L’adage selon lequel c’est dans les vieux pots que l’on fait les meilleures soupes pourrait être traduit cinématographiquement parlant ici par c’est chez nos vieux et illustres auteurs que l’on trouve les plus gros succès potentiels. En tout cas, cette année chez Pathé, cela semble être le leitmotiv après avoir délivré un « Astérix et Obélix, l’Empire du Milieu » qui a tant fait parler (et pas en bien). Si ce dernier a subi les foudres du peuple et des élites critiques de manière un peu trop véhémente (attention, on ne dit pas que le film est bon mais qu’il ne méritait pas une telle volée de bois vert), « Les Trois Mousquetaires : D’Artagnan » s’en est bien mieux sorti. Surtout que le film est scindé en deux parties, comme le fut le diptyque sur Jacques Mesrine il y a plus d’une décennie, ce qui signifie double rentrée d’argent à moindre coût pour ses producteurs mais pas forcément pour le bien du spectateur.
En effet, le souci de ce choix plus stratégique et financier qu’artistique est de frustrer le public qui va en général au cinéma pour voir une œuvre entière et terminée.

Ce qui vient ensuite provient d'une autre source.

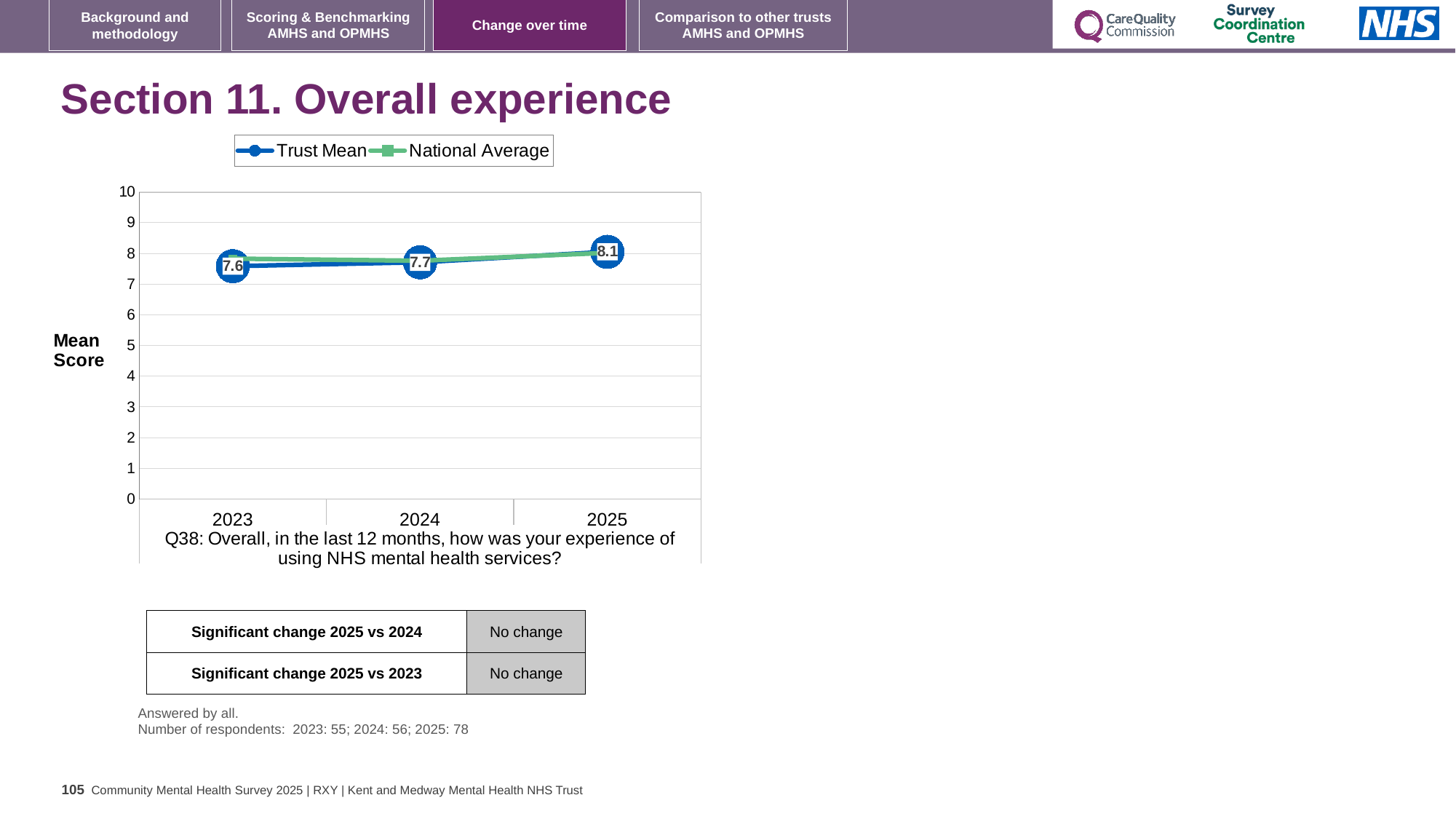
Is the National Average value for 2023 greater or less than 7? greater How many series does the legend list? 2 In which year is the Trust Mean highest? 2025 Which is larger, the Trust Mean in 2024 or in 2025? 2025 What kind of chart is shown on the slide? line chart What is the Trust Mean value for 2024? 7.7 What is the Trust Mean value for 2025? 8.1 How many years are plotted on the x axis? 3 In which year is the Trust Mean lowest? 2023 Does the Trust Mean rise or fall from 2023 to 2025? rise What is the difference between the Trust Mean in 2025 and in 2023? 0.5 What is the Trust Mean value for 2023? 7.6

Si, tout de même, de nombreux films finissent de manière abrupte ou, à l’inverse, connaissent des suites après avoir été des succès c’est plus légitime qu’un film coupé en deux parties volontairement dès le départ. A la limite, pour une œuvre monstre comme « Dune », cela se comprend. Pour une histoire vue et revue comme celle du plus célèbre roman d’Alexandre Dumas, un peu moins. En outre, cette version de Martin Bourboulon, qui commence à se délecter des grosses machines valant plusieurs dizaines de millions d’euros après le raté « Eiffel », souffre de quelques scories narratives déplaisantes. Il y a notamment des invraisemblances notables et énormes comme celle qui voit notre héros survivre après avoir été enterré vivant ou encore Milady qui séduit le duc de Buckingham en un regard et lui vole un collier si facilement, en plus d’une intrigue parfois un peu brouillonne. On note aussi un petit manque de scènes d’action dans cette première partie, tout comme certains seconds rôles mis de côté. On pense surtout à Aramis et Porthos relégués au rang de faire-valoir; Romain Duris et Pio Marmaï méritaient mieux...
Cependant, difficile de juger pleinement et objectivement un travail en cours et inachevé. Alors si certains points sont immuables, d’autres peuvent évoluer et certains personnages vont peut-être se voir approfondis. En revanche, il faut avouer que la forme est de toute beauté. La mise en scène de Bourboulon est ample et imposante. Il y a dans « Les Trois Mousquetaires : D’Artagnan » un souffle romanesque et épique indéniable agrémenté d’une musique toute aussi puissante. La photographie composée de couleurs brunes rend la reconstitution de l’époque encore plus pertinente et flatteuse à l’oeil. La composition des plans met en valeur les somptueux décors alloués pour l’occasion et les costumes et accessoires nous plongent dans le temps avec brio sans utiliser des effets spéciaux moches et voyants. Si certains aspects du fond et le fait d’être scindé en deux nuisent donc parfois à cette relecture d’un ouvrage culte doté de gros moyens, le versant formel, opulent et de très bon goût, est irréprochable. Mais attendons la suite pour juger plus objectivement de tout cela et peut-être réévaluer en bien ou en mal cette première partie.